You mean Kimball Kinnison's been out there all along?
OK, we don't have starships yet. But on some days a space enthusiast can smile anyway - on a day like today, when NASA releases new and tremendously cool photos, in this case from the probe craft Cassini - now nine years into its twenty-year mission to survey the strange new worlds of the far-flung Saturnian system. Home …
There are various proposal for what to do with Cassini when it completes it's current mission. One of these is to send it onwards to Uranus...
There is some uncertainty however that there would be sufficient power available to do any signifiant science at destination given the decade or so that it would take to transit.
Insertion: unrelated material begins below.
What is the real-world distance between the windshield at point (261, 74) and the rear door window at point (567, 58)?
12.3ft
@Don Jefe - I enjoy your usual posts but this is just the kind of thing which keeps interest away from one of the most spectacularly unusual objects in the solar system. Exactly because so few people pronounce the planet's name in the unembarrassed way pioneered by Sir Patrick Moore, ignorance remains about it. For example, the planet has a 90º axial tilt and its ring-plane is different again. But who knew, when the schoolboys can never get over their giggling to get into the science of the place ... ? Sad, sad, sad. Sorry, Don Jefe, your posts are usually much more interesting - this comment is unworthy of you.
Dude. I give El Reg heads up on astronomy stories all the time (you're welcome) and spend all winter with my big old school orange tube Celestron C-11 freezing my ass off to give grammar school kids a peek at the things in the heavens. In short I really like astronomy.
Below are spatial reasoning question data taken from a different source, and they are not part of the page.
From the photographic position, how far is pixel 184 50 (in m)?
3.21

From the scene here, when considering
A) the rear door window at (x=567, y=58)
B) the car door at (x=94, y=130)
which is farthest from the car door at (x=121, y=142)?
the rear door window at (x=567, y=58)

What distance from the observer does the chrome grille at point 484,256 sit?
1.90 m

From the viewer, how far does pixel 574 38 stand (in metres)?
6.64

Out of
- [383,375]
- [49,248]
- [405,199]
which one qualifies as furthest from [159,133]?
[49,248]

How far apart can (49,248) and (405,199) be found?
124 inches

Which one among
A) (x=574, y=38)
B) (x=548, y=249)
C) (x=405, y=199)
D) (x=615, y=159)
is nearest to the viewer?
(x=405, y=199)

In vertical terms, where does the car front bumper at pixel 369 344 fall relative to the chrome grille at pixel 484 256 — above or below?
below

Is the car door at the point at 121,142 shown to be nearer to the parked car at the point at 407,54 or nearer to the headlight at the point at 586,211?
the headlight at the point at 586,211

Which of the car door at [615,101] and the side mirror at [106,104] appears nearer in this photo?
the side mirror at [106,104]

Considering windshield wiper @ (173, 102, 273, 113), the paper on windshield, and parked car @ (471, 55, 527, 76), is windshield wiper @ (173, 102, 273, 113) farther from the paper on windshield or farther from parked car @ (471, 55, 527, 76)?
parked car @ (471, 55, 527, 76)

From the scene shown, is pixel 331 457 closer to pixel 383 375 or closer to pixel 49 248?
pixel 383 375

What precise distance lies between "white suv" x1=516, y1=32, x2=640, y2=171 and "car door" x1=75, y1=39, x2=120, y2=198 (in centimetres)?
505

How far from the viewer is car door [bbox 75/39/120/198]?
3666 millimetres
I also like to poke fun at the cunning linguist who named Uranus. It's a perfect classic setup and there's nothing wrong with having a little giggle at the silly things in life. It's the people who can't laugh at silly things that are in way over their heads. Possibly you're just having a bad day or perhaps a change in your toilet paper manufacturers product has caused you to have (wait for it)...
Klingons on Uranus?
Well, that's great, and I really like to think of you and your orange tube Celestron - wish I could had one too ! But how many people never get past laughing at the name and see something this spellbinding themselves ? Most, I wager .... http://hubblesite.org/gallery/album/solar_system/uranus/pr1998035a/
I'm pretty sure the schoolboys brain-stopping pronunciation is just dead wrong - the Greeks probably pronounced it something like 'OO-raa-nus' anyway ....
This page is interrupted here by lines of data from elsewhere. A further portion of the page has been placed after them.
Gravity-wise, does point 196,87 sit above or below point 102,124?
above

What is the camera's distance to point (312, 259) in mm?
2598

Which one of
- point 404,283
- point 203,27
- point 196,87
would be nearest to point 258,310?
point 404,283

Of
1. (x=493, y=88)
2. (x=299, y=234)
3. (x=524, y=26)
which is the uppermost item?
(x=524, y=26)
And, no, my toilet paper is soft and I'm having just another happy day ... thanks for the dialogue, like I say, your usual comments are more interesting ...
"Isn't that what happened to so many Mars probes?"
Well, Mars seems to be getting more support than other planets. When NASA announced the 2020 Mars Rover, to be based on Curiosity, there was some shock in the planetary science community that NASA was so obsessed with Mars:
And the reason for THAT is the ISS and the space shuttle: two exceedingly expensive projects which could never get above low earth orbit, but which sucked up all money available for manned space flight. It wasn't until the shuttle was decommissioned it became possible to start planning for new manned missions. I just wish we could get rid of the utterly useless ISS too.
Space research is fantastic and we have come a huge way in the last 50 years or so.
Alas in the last 30 accountancy developments have meant that any money headed anywhere ends up in the wrong place legally.
In a couple of years India's Mars mission will turn into a Bacon Triptych in an office somewhere.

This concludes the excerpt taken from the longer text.